Re: [R] Unexpected date format coercion

2021-07-01 Thread Enrico Schumann
On Thu, 01 Jul 2021, Jeremie Juste writes:

> Hello 
>
> On Thursday,  1 Jul 2021 at 08:25, PIKAL Petr wrote:
>> Hm.
>>
>> Seems to me, that both your codes are wrong but printing in Linux is
>> different from Windows.
>>
>> With
>> as.Date("20-12-2020","%Y-%m-%d")
>> you say that 20 is year (actually year 20) and 2020 is day and only first
>> two values are taken (but with some valueas result is NA)
>>
>> I can confirm 4.0.3 in Windows behaves this way too.
>>> as.Date("20-12-2020","%Y-%m-%d")
>> [1] "0020-12-20"
>
> Many thanks for confirming this.
>
>
> On Thursday,  1 Jul 2021 at 18:22, Jim Lemon wrote:
>> Hi Jeremie,
>> Try:
>>
>> as.Date("20-12-2020","%y-%m-%d")
>> [1] "2020-12-20"
>
> Thanks for this info. I'm looking for something that produce NA if the
> date is not exactly in the specified format so that it can be
> corrected. I was relying on the format parameter of the date for that.
>
> The issue is that there can be so many variations in date format that for the 
> time
> being I still find it easier to delegate the correction to the user. A
> particular nasty case is when there are multiple date format in the same
> column.
>
>
> Best regards,
> Jeremie
>

You could explicitly test whether the specified format
is as expcected, perhaps with a regex such as

s <- c("2020-01-20", "20-12-2020")
grepl("^[0-9][0-9][0-9][0-9]-[0-9][0-9]-[0-9][0-9]$", s)

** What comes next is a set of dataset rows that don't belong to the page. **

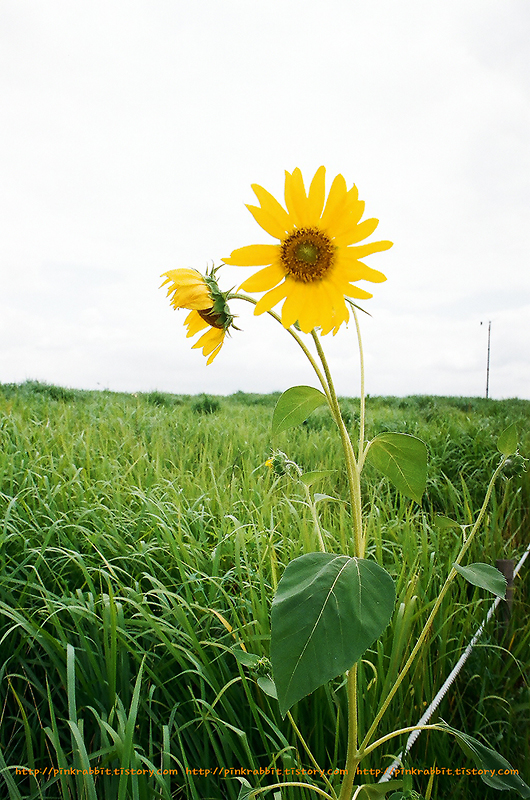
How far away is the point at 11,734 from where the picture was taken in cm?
153

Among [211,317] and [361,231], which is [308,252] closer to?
[361,231]

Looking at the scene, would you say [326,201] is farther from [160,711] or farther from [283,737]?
[160,711]

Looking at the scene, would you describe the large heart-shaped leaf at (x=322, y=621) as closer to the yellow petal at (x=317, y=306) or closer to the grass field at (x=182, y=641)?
the yellow petal at (x=317, y=306)

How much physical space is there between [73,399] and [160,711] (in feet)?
13.9

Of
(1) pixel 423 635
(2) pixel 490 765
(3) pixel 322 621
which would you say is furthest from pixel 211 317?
(2) pixel 490 765

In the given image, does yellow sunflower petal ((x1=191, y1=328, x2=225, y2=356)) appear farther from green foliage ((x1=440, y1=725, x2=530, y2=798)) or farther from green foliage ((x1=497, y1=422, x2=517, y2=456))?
green foliage ((x1=440, y1=725, x2=530, y2=798))

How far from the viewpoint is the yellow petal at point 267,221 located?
0.77 metres

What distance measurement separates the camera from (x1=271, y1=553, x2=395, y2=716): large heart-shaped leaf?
0.68 metres

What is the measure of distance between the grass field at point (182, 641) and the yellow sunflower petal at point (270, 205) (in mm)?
804

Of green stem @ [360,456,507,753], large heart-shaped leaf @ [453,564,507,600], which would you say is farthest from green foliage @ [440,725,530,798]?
large heart-shaped leaf @ [453,564,507,600]

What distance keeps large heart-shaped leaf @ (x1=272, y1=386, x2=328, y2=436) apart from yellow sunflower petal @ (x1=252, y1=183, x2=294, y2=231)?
27 cm

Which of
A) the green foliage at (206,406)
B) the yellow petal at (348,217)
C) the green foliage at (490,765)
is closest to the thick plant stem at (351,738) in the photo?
the green foliage at (490,765)

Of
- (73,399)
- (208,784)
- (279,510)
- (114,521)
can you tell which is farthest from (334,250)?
(73,399)

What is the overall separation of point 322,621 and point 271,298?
0.42 m
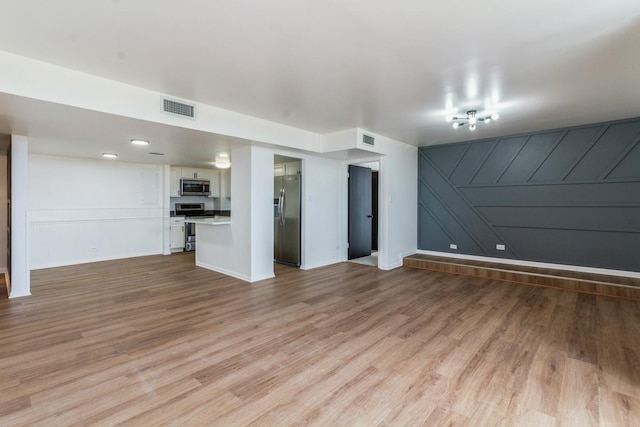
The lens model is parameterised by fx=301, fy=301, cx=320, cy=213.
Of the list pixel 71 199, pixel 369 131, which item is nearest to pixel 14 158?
pixel 71 199

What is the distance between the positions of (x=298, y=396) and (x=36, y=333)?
9.05ft

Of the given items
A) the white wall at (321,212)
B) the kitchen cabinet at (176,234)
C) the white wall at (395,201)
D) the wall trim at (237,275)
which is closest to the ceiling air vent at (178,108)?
the white wall at (321,212)

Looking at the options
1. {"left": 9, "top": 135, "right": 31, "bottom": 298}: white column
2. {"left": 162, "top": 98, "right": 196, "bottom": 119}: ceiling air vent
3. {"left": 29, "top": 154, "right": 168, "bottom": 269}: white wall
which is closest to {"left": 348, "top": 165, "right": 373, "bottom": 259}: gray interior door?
{"left": 162, "top": 98, "right": 196, "bottom": 119}: ceiling air vent

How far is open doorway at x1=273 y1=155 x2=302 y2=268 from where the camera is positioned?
19.2ft

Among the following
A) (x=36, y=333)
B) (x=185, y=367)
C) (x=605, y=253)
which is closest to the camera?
(x=185, y=367)

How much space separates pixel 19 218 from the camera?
402cm

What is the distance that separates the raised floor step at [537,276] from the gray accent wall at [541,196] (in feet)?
1.16

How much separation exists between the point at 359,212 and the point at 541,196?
3.34 m

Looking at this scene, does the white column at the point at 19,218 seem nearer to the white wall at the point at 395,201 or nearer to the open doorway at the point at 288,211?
the open doorway at the point at 288,211

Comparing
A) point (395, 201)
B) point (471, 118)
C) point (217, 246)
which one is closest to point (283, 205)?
point (217, 246)

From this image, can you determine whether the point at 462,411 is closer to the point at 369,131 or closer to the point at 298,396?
the point at 298,396

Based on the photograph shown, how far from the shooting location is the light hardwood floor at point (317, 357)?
186 cm

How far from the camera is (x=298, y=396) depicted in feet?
6.59

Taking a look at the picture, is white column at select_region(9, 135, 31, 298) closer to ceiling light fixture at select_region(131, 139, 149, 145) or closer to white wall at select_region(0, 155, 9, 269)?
ceiling light fixture at select_region(131, 139, 149, 145)
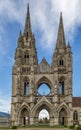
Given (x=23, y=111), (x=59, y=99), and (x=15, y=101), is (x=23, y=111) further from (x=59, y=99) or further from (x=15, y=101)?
(x=59, y=99)

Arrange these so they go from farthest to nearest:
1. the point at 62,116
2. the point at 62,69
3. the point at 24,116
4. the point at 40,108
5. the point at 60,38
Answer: the point at 60,38, the point at 62,69, the point at 40,108, the point at 24,116, the point at 62,116

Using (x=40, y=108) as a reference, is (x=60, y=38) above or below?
above

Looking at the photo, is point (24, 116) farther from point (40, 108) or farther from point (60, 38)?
point (60, 38)

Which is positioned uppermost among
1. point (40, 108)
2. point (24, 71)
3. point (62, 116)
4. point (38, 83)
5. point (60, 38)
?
point (60, 38)

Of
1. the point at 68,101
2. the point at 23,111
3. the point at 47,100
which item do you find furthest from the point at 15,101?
the point at 68,101

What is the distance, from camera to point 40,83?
81.1 meters

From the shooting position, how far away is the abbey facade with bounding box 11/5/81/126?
7600 cm

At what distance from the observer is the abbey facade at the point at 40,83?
76000 mm

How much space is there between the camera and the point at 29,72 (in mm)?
80312

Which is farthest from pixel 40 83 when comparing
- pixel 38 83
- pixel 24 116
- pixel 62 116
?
pixel 62 116

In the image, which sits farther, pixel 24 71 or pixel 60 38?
pixel 60 38

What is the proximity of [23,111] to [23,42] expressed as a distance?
2068 cm

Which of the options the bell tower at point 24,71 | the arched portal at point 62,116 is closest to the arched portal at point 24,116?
the bell tower at point 24,71

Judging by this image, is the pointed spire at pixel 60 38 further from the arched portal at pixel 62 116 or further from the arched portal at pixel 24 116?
the arched portal at pixel 24 116
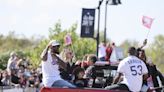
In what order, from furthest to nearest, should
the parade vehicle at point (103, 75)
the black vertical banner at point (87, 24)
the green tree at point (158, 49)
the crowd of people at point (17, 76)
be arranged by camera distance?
the green tree at point (158, 49) → the black vertical banner at point (87, 24) → the crowd of people at point (17, 76) → the parade vehicle at point (103, 75)

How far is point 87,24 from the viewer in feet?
109

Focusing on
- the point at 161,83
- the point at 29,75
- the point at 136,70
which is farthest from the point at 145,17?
the point at 136,70

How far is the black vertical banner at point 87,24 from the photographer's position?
33062 mm

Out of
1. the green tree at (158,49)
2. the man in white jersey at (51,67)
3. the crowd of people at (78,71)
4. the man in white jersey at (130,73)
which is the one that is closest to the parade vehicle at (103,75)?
the crowd of people at (78,71)

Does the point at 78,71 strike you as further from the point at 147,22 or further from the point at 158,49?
the point at 158,49

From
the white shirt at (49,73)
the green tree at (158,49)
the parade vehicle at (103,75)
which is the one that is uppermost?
the white shirt at (49,73)

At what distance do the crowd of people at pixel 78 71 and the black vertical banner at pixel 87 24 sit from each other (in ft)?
20.0

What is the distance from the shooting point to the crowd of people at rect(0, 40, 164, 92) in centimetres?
1620

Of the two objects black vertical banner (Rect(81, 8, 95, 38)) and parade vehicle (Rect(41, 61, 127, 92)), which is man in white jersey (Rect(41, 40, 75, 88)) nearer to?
parade vehicle (Rect(41, 61, 127, 92))

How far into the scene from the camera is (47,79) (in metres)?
16.2

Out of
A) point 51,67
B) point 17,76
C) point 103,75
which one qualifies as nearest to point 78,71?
point 103,75

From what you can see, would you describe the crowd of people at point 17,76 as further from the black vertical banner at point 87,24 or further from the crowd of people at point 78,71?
the black vertical banner at point 87,24

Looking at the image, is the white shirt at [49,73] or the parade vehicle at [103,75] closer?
the white shirt at [49,73]

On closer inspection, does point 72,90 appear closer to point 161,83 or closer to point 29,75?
point 161,83
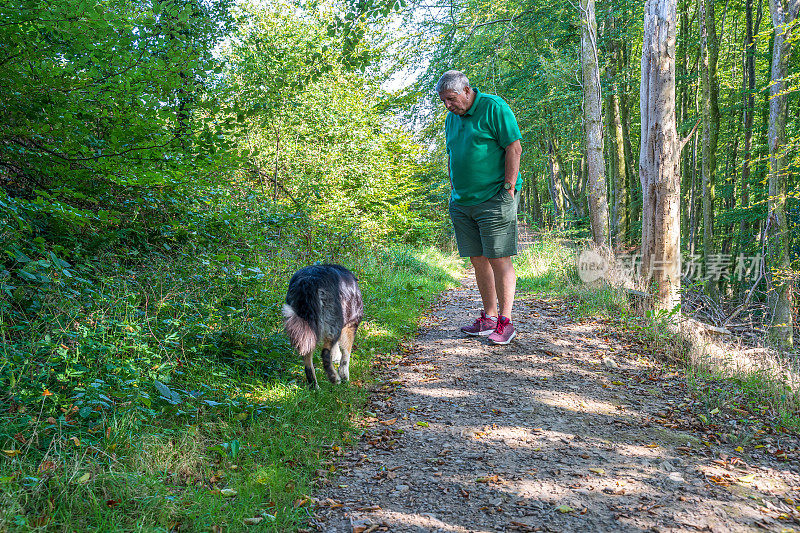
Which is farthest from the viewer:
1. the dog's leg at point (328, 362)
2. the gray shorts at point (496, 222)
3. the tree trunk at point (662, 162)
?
the tree trunk at point (662, 162)

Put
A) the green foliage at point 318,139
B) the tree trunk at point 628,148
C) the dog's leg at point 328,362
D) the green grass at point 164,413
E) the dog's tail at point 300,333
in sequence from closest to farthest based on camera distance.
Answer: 1. the green grass at point 164,413
2. the dog's tail at point 300,333
3. the dog's leg at point 328,362
4. the green foliage at point 318,139
5. the tree trunk at point 628,148

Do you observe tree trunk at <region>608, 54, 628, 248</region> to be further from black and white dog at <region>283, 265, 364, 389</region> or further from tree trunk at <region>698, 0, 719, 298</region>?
black and white dog at <region>283, 265, 364, 389</region>

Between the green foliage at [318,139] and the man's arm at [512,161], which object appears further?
the green foliage at [318,139]

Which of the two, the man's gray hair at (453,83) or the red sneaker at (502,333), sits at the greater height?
the man's gray hair at (453,83)

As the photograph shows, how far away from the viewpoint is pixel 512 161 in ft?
15.2

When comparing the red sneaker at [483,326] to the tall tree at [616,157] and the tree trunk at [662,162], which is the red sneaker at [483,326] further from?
the tall tree at [616,157]

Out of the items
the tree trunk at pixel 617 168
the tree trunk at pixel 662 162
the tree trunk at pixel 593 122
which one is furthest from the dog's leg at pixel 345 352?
the tree trunk at pixel 617 168

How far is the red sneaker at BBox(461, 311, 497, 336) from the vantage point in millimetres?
5378

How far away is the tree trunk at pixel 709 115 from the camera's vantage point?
1199 centimetres

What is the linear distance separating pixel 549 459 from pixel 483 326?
254cm

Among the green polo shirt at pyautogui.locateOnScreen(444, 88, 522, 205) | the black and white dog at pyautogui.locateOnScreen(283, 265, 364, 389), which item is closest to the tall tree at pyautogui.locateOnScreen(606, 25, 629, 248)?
the green polo shirt at pyautogui.locateOnScreen(444, 88, 522, 205)

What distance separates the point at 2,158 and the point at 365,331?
3822 mm

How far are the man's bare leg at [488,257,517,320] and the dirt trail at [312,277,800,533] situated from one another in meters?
0.61

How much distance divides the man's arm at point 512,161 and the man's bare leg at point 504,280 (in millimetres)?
797
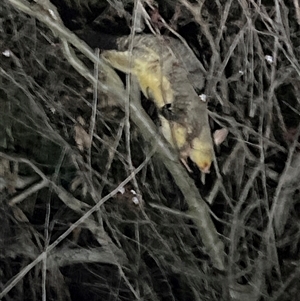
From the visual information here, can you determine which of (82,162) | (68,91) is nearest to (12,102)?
(68,91)

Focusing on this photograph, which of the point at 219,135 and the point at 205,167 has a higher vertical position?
the point at 219,135

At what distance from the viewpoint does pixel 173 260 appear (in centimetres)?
238

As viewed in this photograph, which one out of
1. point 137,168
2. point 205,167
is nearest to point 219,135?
point 205,167

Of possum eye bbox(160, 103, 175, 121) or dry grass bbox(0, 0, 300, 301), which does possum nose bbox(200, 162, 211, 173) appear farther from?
possum eye bbox(160, 103, 175, 121)

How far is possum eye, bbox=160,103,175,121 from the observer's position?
7.68 ft

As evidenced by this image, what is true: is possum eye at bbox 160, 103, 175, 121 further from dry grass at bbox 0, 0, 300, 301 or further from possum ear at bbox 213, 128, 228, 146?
possum ear at bbox 213, 128, 228, 146

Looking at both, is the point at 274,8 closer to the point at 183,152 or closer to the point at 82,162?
the point at 183,152

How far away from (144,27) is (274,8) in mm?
526

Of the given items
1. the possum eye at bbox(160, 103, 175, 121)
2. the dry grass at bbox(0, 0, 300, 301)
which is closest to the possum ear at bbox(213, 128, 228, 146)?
the dry grass at bbox(0, 0, 300, 301)

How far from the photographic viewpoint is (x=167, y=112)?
235 cm

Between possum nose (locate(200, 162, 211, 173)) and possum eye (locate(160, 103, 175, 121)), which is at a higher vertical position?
possum eye (locate(160, 103, 175, 121))

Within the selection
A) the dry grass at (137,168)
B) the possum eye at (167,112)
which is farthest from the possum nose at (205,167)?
the possum eye at (167,112)

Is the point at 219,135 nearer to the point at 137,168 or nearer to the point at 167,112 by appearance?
the point at 167,112

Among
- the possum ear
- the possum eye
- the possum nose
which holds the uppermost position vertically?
the possum eye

and/or by checking the components of the dates:

valid_Date <- function(s) {
tmp <- strsplit(s, "[-]")

year <- as.numeric(sapply(tmp, `[[`, 1))
valid.year <- year < 2500 & year > 1800

month <- as.numeric(sapply(tmp, `[[`, 2))
valid.month <- month >= 0 & month <= 12

day <- as.numeric(sapply(tmp, `[[`, 3))
valid.day <- day >= 1 & day <= 31

ans <- as.Date(s)
ans[!(valid.year & valid.month & valid.day)] <- NA
ans
}



-- 
Enrico Schumann
Lucerne, Switzerland
http://enricoschumann.net

__
R-help@r-project.org mailing list -- To UNSUBSCRIBE and more, see
https://stat.ethz.ch/mailman/listinfo/r-help
PLEASE do read the posting guide http://www.R-project.org/posting-guide.html
and provide commented, minimal, self-contained, reproducible code.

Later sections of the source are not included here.